Die Abläufe waren sich zum Verwechseln ähnlich: Wie jedes Jahr seit 20 Jahren gab es in Stuttgart auch 2023 und 2024 eine "Revolutionäre 1. Mai Demo", die den "Bruch mit der kapitalistischen Klassenherrschaft" sucht und eine "kommunistische Alternative zu diesem krisengeschüttelten System" präferiert. Die Erfolgschancen einer Weltrevolution scheinen dabei gegenwärtig eher überschaubar. Dennoch hat sich die Stuttgarter Polizei in den Vorjahren für eine harte Linie entschieden, die auch ihre Einsätze bei anderen linken Demonstrationen kennzeichnet – während sie zum Beispiel gegenüber "Querdenken"-Aktionen für gewöhnlich konziliant auftritt und bei massenweise Verstößen gegen Demo-Auflagen aus "Gründen der Verhältnismäßigkeit" dort von einem Einschreiten absieht.
Bei den 1.-Mai-Demos fiel diese Abwägung zuletzt anders aus – und das Strickmuster für eine Eskalation sah in den vergangenen beiden Jahren so aus: Das städtische Ordnungsamt begrenzte die maximale Länge von Transparenten auf zum Beispiel 1,50 Meter, und Pyrotechnik ist ohnehin verboten. In den Demozügen gab es dann jeweils zu lange Banner und Rauchtöpfe, was eine Konfrontation mit der Polizei provozierte. Diese griff dann großzügig zu Pfefferspray und Schlagstöcken und rechtfertigte das hinterher durch angebliche Angriffe durch Demonstrant:innen.

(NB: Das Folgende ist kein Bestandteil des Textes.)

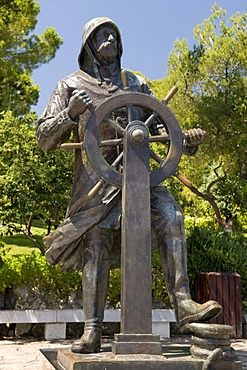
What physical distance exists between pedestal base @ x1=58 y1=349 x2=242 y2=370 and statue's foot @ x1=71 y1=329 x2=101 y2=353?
141mm

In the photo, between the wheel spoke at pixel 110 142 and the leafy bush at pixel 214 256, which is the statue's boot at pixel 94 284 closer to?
the wheel spoke at pixel 110 142

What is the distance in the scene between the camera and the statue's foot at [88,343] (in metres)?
3.18

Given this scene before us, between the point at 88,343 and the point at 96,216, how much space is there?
33.1 inches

Beim Einsatz 2023 erklärte ein Polizeisprecher vor Ort zunächst, dass der Demo-Zug wegen Auflagenverstößen gestoppt worden sei, dass er bislang nichts von schweren Straftaten wisse, es habe kleinere "Rangeleien" gegeben, ehe die Ordnungsmacht unmittelbaren Zwang (also Knüppel und Pfeffer) einsetzte. Nachdem das Vorgehen als unverhältnismäßig kritisiert wurde, war dann in der polizeilichen Pressemitteilung von "einem tätlichen Angriff" der Demonstrant:innen auf die Staatsgewalt die Rede. Bei den Festnahmen wurde allerdings nur Vermummungsmaterial sichergestellt, keine Waffen.